Countries in Europe and other parts of the world are financially struggling to cope with the novel coronavirus pandemic as they mete out large-scale economic packages. They are thus aspiring to tap the financial resources of information technology giants that are thriving from the rapid spread of online meetings and internet shopping amid measures to prevent viral transmissions. The United States, home to major tech firms such as Google and Amazon, is lashing back at those moves.

Under current international rules, firms that are subject to taxation overseas are limited to manufacturers that operate factories, and other such firms. American tech giants have accordingly paid less tax than those other firms despite their enormous profits gained overseas.

In order to rectify the inequality, it is necessary to lay out a system to levy taxes on tech companies -- all the more so as the world faces a state of emergency, with countries and regions lacking financial resources to protect the daily lives of their own people from the ongoing pandemic. The world needs to give the establishment of new tech tax rules urgent attention.

The Group of 20 economies that include Japan, the U.S., the EU, as well as emerging countries, have been looking into those new regulations. However, the EU and the nine countries are moving ahead with their own taxation programs without waiting for new, common rules to be developed. As unintegrated taxation systems could cause disruption among corporations, they should avoid such moves.

The root cause of the current problem lies with the Donald Trump administration's dogmatic policies.

The EU and other economies have been steering toward introduction of their own taxation rules because talks over the new tech tax rules were interrupted by the U.S. at a time when parties involved were seeking to reach an agreement by the end of the year.

Late last year, the United States abruptly called for a plan that effectively waters down the new scheme by allowing companies to choose whether to abide by new tech tax rules, sparking a backlash from the EU, Japan and other countries. It is wrong for Washington to bring up punitive tariffs while shelving the very process where its America First policy disrupted multinational negotiations.

Washington also recently announced a policy to pull out from the talks over the new tax rules. While the move was aimed at rattling negotiation partners so they would retract taxes on tech giants, it has actually led the EU to take a significantly tougher line. Intimidation only deepens conflict.
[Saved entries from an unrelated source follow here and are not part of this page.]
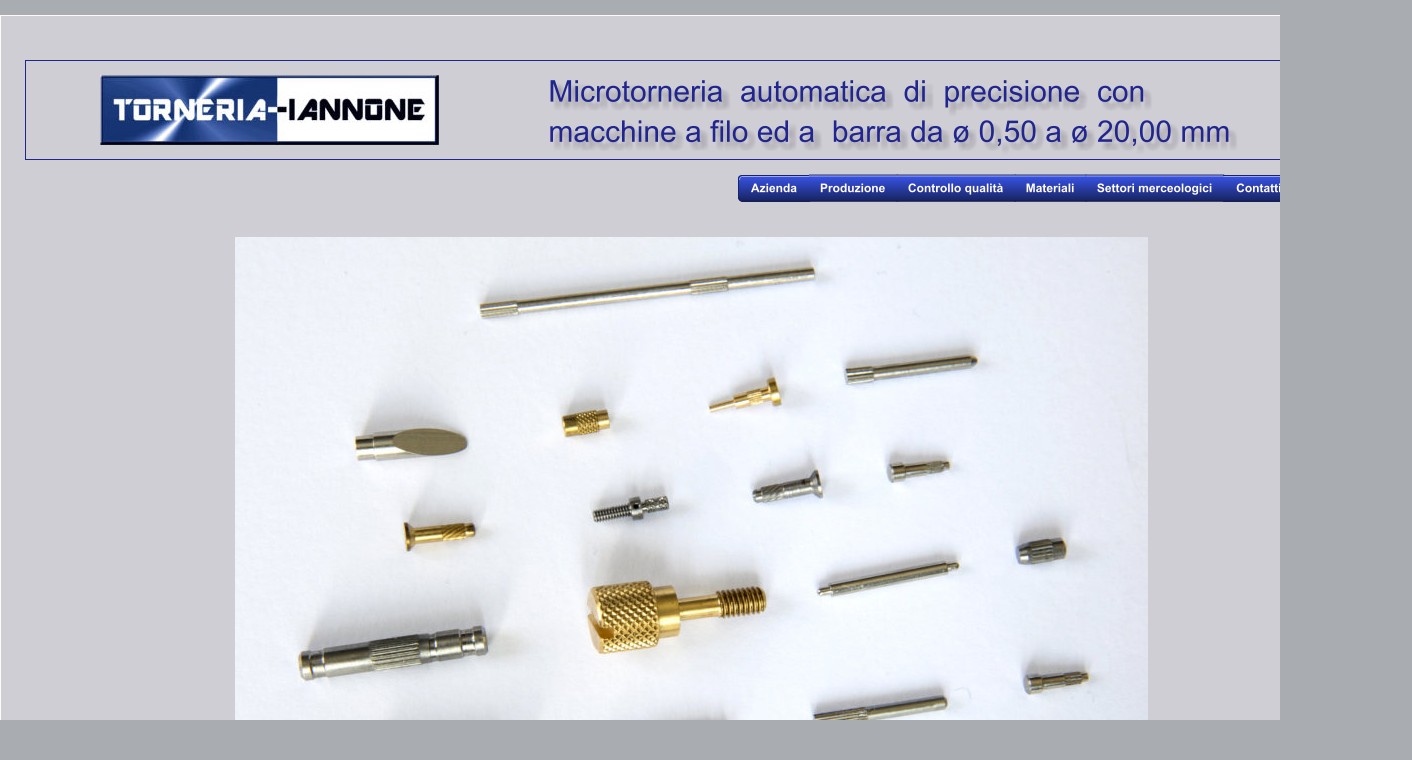

--- FILE ---
content_type: text/html
request_url: https://torneriaiannone.it/pezzi4.htm
body_size: 5544
content:
<!DOCTYPE html PUBLIC "-//W3C//DTD XHTML 1.0 Transitional//EN" "http://www.w3.org/TR/xhtml1/DTD/xhtml1-transitional.dtd">
<html xmlns="http://www.w3.org/1999/xhtml">
<head>
 <meta name="XAR Files" content="index_htm_files/xr_files.txt"/>
 <title>ottone, acciaio, microtorneria, alluminio, rame, torneria a filo, Milano</title>
 <meta name="viewport" content="width=device-width, initial-scale=1.0"/>
 <meta http-equiv="Content-Type" content="text/html; charset=Windows-1252"/>
 <meta name="Generator" content="Xara HTML filter v.5.0.1.979"/>
 <meta name="keywords" content="ottone, acciaio, microtorneria, alluminio, rame, torneria a filo, Milano, Lombardia, Rozzano"/>
 <meta name="description" content="ottone, acciaio, microtorneria, alluminio, rame, torneria a filo, Milano"/>
 <link rel="stylesheet" type="text/css" href="index_htm_files/xr_main.css"/>
 <link rel="stylesheet" type="text/css" href="index_htm_files/xr_text.css"/>
 <link rel="stylesheet" type="text/css" href="index_htm_files/custom_styles.css"/>
 <script type="text/javascript" src="index_htm_files/roe.js"></script>
</head>
<body style="background-color: #A9ADB1">
<div class="xr_ap" id="xr_xr" style="width: 1400px; height: 900px; top:15px; left:50%; margin-left: -700px;">
 <script type="text/javascript">var xr_xr=document.getElementById("xr_xr")</script>
 <img class="xr_ap" src="index_htm_files/870.png" alt="" title="" style="left: -2px; top: -2px; width: 1414px; height: 914px;"/>
<!--[if IE]><div class="xr_ap" id="xr_xri" style="width: 1400px; height: 900px; clip: rect(0px 1400px 900px 0px);"><![endif]-->
<!--[if !IE]>--><div class="xr_ap" id="xr_xri" style="width: 1400px; height: 900px; clip: rect(0px, 1400px, 900px, 0px);"><!--<![endif]-->
 <a href="index.htm" target="_self" onclick="return(xr_nn());">
  <img class="xr_ap" src="index_htm_files/927.png" alt="Azienda" title="" onmousemove="xr_mo(this,0,event)" style="left: 738px; top: 159px; width: 72px; height: 28px;"/>
 </a>
 <a href="prodotti.htm" onclick="return(xr_nn());">
  <img class="xr_ap" src="index_htm_files/928.png" alt="Produzione" title="" onmousemove="xr_mo(this,0,event)" style="left: 809px; top: 159px; width: 89px; height: 28px;"/>
 </a>
 <a href="controllo%20qualita.htm" onclick="return(xr_nn());">
  <img class="xr_ap" src="index_htm_files/929.png" alt="Controllo qualità" title="" onmousemove="xr_mo(this,0,event)" style="left: 896px; top: 159px; width: 120px; height: 28px;"/>
 </a>
 <a href="materiali.htm" onclick="return(xr_nn());">
  <img class="xr_ap" src="index_htm_files/1460.png" alt="Materiali" title="" onmousemove="xr_mo(this,0,event)" style="left: 1014px; top: 159px; width: 73px; height: 28px;"/>
 </a>
 <a href="settori%20merceologici.htm" onclick="return(xr_nn());">
  <img class="xr_ap" src="index_htm_files/1461.png" alt="Settori merceologici" title="" onmousemove="xr_mo(this,0,event)" style="left: 1085px; top: 159px; width: 140px; height: 28px;"/>
 </a>
 <a href="dove%20siamo.htm" onclick="return(xr_nn());">
  <img class="xr_ap" src="index_htm_files/1758.png" alt="Contatti - Dove siamo" title="" onmousemove="xr_mo(this,0,event)" style="left: 1223px; top: 159px; width: 148px; height: 28px;"/>
 </a>
 <img class="xr_ap" src="index_htm_files/1094.jpg" alt="" title="" style="left: 100px; top: 60px; width: 339px; height: 70px;"/>
 <img class="xr_ap" src="index_htm_files/2255.png" alt="Microtorneria  automatica  di  precisione  con  macchine a filo ed a  barra da ø 0,50 a ø 20,00 mm" title="" style="left: 545px; top: 56px; width: 799px; height: 100px;"/>
 <img class="xr_ap" src="index_htm_files/1068.png" alt="" title="" style="left: 25px; top: 45px; width: 1346px; height: 100px;"/>
 <img class="xr_ap" src="index_htm_files/2166.jpg" alt="" title="" style="left: 235px; top: 222px; width: 913px; height: 658px;"/>
 <img class="xr_ap" src="index_htm_files/1051.png" alt="" id="LiveCopy:58Set4" title="" style="left: 1301px; top: 13px; width: 28px; height: 19px;"/>
 <img class="xr_ap" src="index_htm_files/1071.png" alt="" id="LiveCopy:58Set6" title="" style="left: 1291px; top: 9px; width: 79px; height: 28px;"/>
 <a href="http://www.torneriaiannone.it/indexing.htm" onclick="return(xr_nn());">
  <img class="xr_ap" src="index_htm_files/1052.png" alt="" id="LiveCopy:58Set5" title="" onmousemove="xr_mo(this,0,event)" style="left: 1336px; top: 13px; width: 25px; height: 19px;"/>
 </a>
 <div id="xr_xo0" class="xr_ap" style="left:0; top:0; width:1400px; height:100px; visibility:hidden;">
 <a href="" onclick="return(false);">
 <img class="xr_ap" src="index_htm_files/935.png" alt="Azienda" title="" style="left: 738px; top: 159px; width: 72px; height: 28px;"/>
 <img class="xr_ap" src="index_htm_files/936.png" alt="Produzione" title="" style="left: 809px; top: 159px; width: 89px; height: 28px;"/>
 <img class="xr_ap" src="index_htm_files/937.png" alt="Controllo qualità" title="" style="left: 896px; top: 159px; width: 120px; height: 28px;"/>
 <img class="xr_ap" src="index_htm_files/1464.png" alt="Materiali" title="" style="left: 1014px; top: 159px; width: 73px; height: 28px;"/>
 <img class="xr_ap" src="index_htm_files/1465.png" alt="Settori merceologici" title="" style="left: 1085px; top: 159px; width: 140px; height: 28px;"/>
 <img class="xr_ap" src="index_htm_files/1772.png" alt="Contatti - Dove siamo" title="" style="left: 1223px; top: 159px; width: 148px; height: 28px;"/>
 </a>
 </div>
 <div id="xr_xd0"></div>
</div>
</div>
<!--[if lt IE 7]><script type="text/javascript" src="index_htm_files/png.js"></script><![endif]-->
<script type="text/javascript">xr_aeh()</script>
</body>
</html>

--- FILE ---
content_type: text/css
request_url: https://torneriaiannone.it/index_htm_files/xr_text.css
body_size: 997
content:
/* Text styles */
.xr_s0 {font-family:'Arial';font-size:12px;font-weight:normal;font-style:normal;text-decoration:none;color:#20268E;letter-spacing:0.0em;}
.xr_s1 {font-family:Trebuchet MS, Tahoma, sans-serif;font-size:30px;font-weight:normal;font-style:normal;text-decoration:none;color:#20268E;letter-spacing:0.0em;}
.xr_s2 {font-family:Trebuchet MS, Tahoma, sans-serif;font-size:21px;font-weight:normal;font-style:normal;text-decoration:none;color:#2A33BC;letter-spacing:0.0em;}
.xr_s3 {font-family:'Arial';font-size:16px;font-weight:bold;font-style:normal;text-decoration:none;color:#FFF9F9;letter-spacing:0.0em;}
.xr_s4 {font-family:Trebuchet MS, Tahoma, sans-serif;font-size:28px;font-weight:normal;font-style:normal;text-decoration:none;color:#20268E;letter-spacing:0.0em;}
.xr_s5 {font-family:Trebuchet MS, Tahoma, sans-serif;font-size:20px;font-weight:normal;font-style:normal;text-decoration:none;color:#2A33BC;letter-spacing:0.0em;}
.xr_s6 {font-family:'Arial';font-size:18px;font-weight:normal;font-style:normal;text-decoration:none;color:#20268E;letter-spacing:0.0em;}
.xr_s7 {font-family:'Arial';font-size:17px;font-weight:normal;font-style:normal;text-decoration:none;color:#20268E;letter-spacing:0.0em;}


--- FILE ---
content_type: text/css
request_url: https://torneriaiannone.it/index_htm_files/custom_styles.css
body_size: -54
content:
.Testo_normale {font-family:'Arial';font-size:28px;font-weight:normal;font-style:normal;text-decoration:none;color:#FFFFFF;letter-spacing:0.0em;}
Up until now, the Trump administration had imposed unilateral sanctions on other countries over trade and other issues, which provoked retaliation from those countries and aggravated the world economy. If Washington is to invoke sanctions this time around, that could further disrupt the global economy, which has already plunged into a serious crisis due to the coronavirus pandemic.

Concerted efforts among countries and regions involved are imperative to put together the new tech tax rules. Japan, which chaired the G-20 summit last year, has taken on the role of spearheading negotiations over those regulations. The country needs to call for concerned parties to find common ground for a swift agreement.